What you are asked to do –
Your answer must consist of the records exactly as given, with no pictures included.

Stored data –

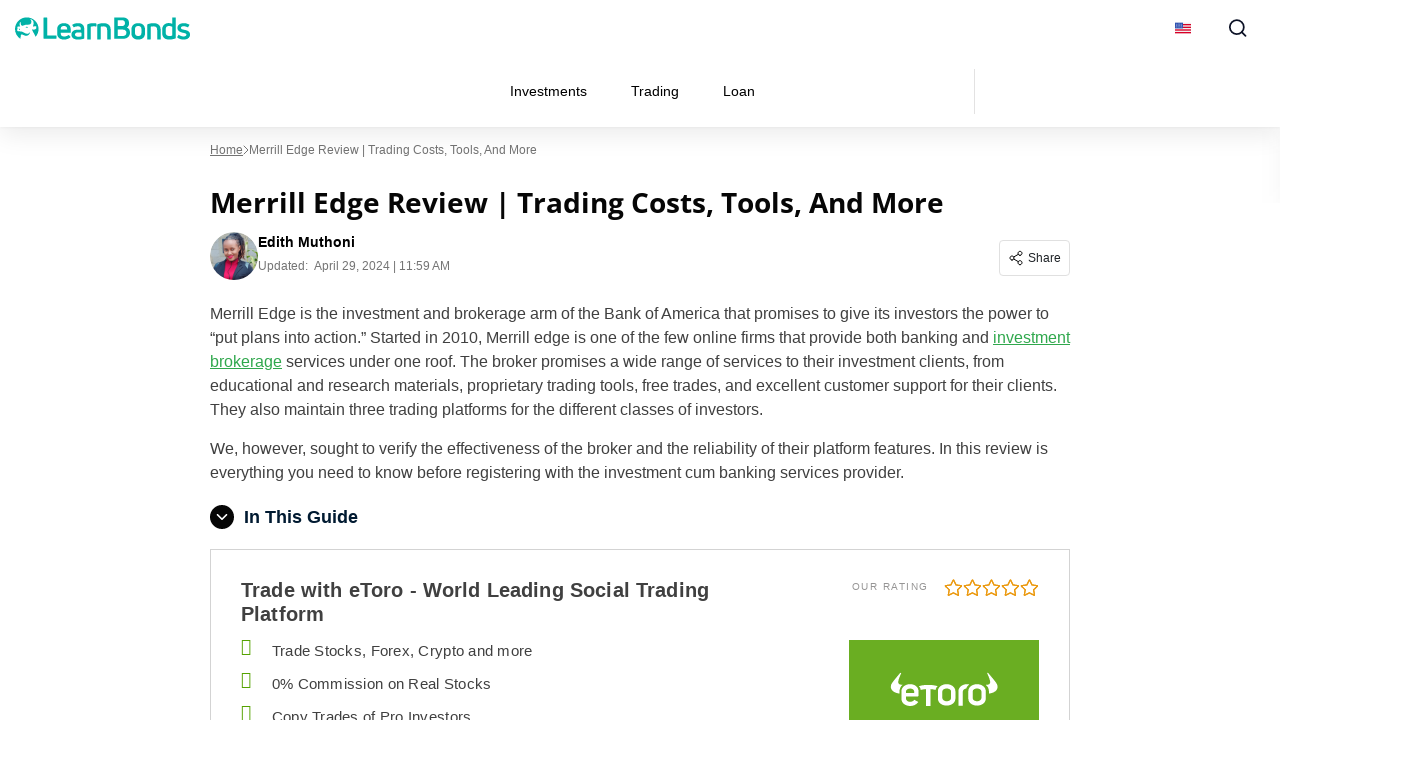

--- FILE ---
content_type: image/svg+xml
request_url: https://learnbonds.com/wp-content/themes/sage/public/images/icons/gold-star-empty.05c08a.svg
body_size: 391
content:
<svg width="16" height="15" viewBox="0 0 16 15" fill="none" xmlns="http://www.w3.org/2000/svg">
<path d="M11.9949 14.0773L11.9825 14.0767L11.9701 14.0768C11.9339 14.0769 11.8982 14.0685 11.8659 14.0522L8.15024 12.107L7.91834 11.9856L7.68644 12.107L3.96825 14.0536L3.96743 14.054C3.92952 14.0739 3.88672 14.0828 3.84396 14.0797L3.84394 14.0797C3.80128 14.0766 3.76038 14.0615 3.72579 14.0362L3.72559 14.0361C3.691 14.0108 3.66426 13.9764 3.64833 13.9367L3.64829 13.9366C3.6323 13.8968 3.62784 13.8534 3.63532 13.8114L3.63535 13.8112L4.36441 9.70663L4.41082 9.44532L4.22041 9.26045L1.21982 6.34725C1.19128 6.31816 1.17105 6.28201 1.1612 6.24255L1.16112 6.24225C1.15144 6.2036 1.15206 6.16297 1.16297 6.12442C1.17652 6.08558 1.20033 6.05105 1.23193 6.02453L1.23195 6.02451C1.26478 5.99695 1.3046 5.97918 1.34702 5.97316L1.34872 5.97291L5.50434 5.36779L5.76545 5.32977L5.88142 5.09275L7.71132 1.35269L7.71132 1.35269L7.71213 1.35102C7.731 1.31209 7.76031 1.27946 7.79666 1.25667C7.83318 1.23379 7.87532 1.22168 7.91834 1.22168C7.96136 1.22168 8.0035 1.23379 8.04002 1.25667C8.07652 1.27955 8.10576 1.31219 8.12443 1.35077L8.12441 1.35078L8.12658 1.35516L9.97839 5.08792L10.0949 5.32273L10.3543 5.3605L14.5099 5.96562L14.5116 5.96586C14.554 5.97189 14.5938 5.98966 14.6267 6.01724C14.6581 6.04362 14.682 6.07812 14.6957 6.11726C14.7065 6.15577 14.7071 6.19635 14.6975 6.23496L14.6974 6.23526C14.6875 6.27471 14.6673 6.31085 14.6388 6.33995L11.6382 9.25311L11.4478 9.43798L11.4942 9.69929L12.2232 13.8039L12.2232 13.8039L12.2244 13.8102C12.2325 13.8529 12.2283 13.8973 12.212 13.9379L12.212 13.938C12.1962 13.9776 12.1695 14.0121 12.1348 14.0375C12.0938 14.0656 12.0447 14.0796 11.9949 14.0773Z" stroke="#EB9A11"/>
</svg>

Output of the task –
--- FILE ---
content_type: image/svg+xml
request_url: https://learnbonds.com/wp-content/themes/sage/public/images/icons/gold-star-empty.05c08a.svg
body_size: 391
content:
<svg width="16" height="15" viewBox="0 0 16 15" fill="none" xmlns="http://www.w3.org/2000/svg">
<path d="M11.9949 14.0773L11.9825 14.0767L11.9701 14.0768C11.9339 14.0769 11.8982 14.0685 11.8659 14.0522L8.15024 12.107L7.91834 11.9856L7.68644 12.107L3.96825 14.0536L3.96743 14.054C3.92952 14.0739 3.88672 14.0828 3.84396 14.0797L3.84394 14.0797C3.80128 14.0766 3.76038 14.0615 3.72579 14.0362L3.72559 14.0361C3.691 14.0108 3.66426 13.9764 3.64833 13.9367L3.64829 13.9366C3.6323 13.8968 3.62784 13.8534 3.63532 13.8114L3.63535 13.8112L4.36441 9.70663L4.41082 9.44532L4.22041 9.26045L1.21982 6.34725C1.19128 6.31816 1.17105 6.28201 1.1612 6.24255L1.16112 6.24225C1.15144 6.2036 1.15206 6.16297 1.16297 6.12442C1.17652 6.08558 1.20033 6.05105 1.23193 6.02453L1.23195 6.02451C1.26478 5.99695 1.3046 5.97918 1.34702 5.97316L1.34872 5.97291L5.50434 5.36779L5.76545 5.32977L5.88142 5.09275L7.71132 1.35269L7.71132 1.35269L7.71213 1.35102C7.731 1.31209 7.76031 1.27946 7.79666 1.25667C7.83318 1.23379 7.87532 1.22168 7.91834 1.22168C7.96136 1.22168 8.0035 1.23379 8.04002 1.25667C8.07652 1.27955 8.10576 1.31219 8.12443 1.35077L8.12441 1.35078L8.12658 1.35516L9.97839 5.08792L10.0949 5.32273L10.3543 5.3605L14.5099 5.96562L14.5116 5.96586C14.554 5.97189 14.5938 5.98966 14.6267 6.01724C14.6581 6.04362 14.682 6.07812 14.6957 6.11726C14.7065 6.15577 14.7071 6.19635 14.6975 6.23496L14.6974 6.23526C14.6875 6.27471 14.6673 6.31085 14.6388 6.33995L11.6382 9.25311L11.4478 9.43798L11.4942 9.69929L12.2232 13.8039L12.2232 13.8039L12.2244 13.8102C12.2325 13.8529 12.2283 13.8973 12.212 13.9379L12.212 13.938C12.1962 13.9776 12.1695 14.0121 12.1348 14.0375C12.0938 14.0656 12.0447 14.0796 11.9949 14.0773Z" stroke="#EB9A11"/>
</svg>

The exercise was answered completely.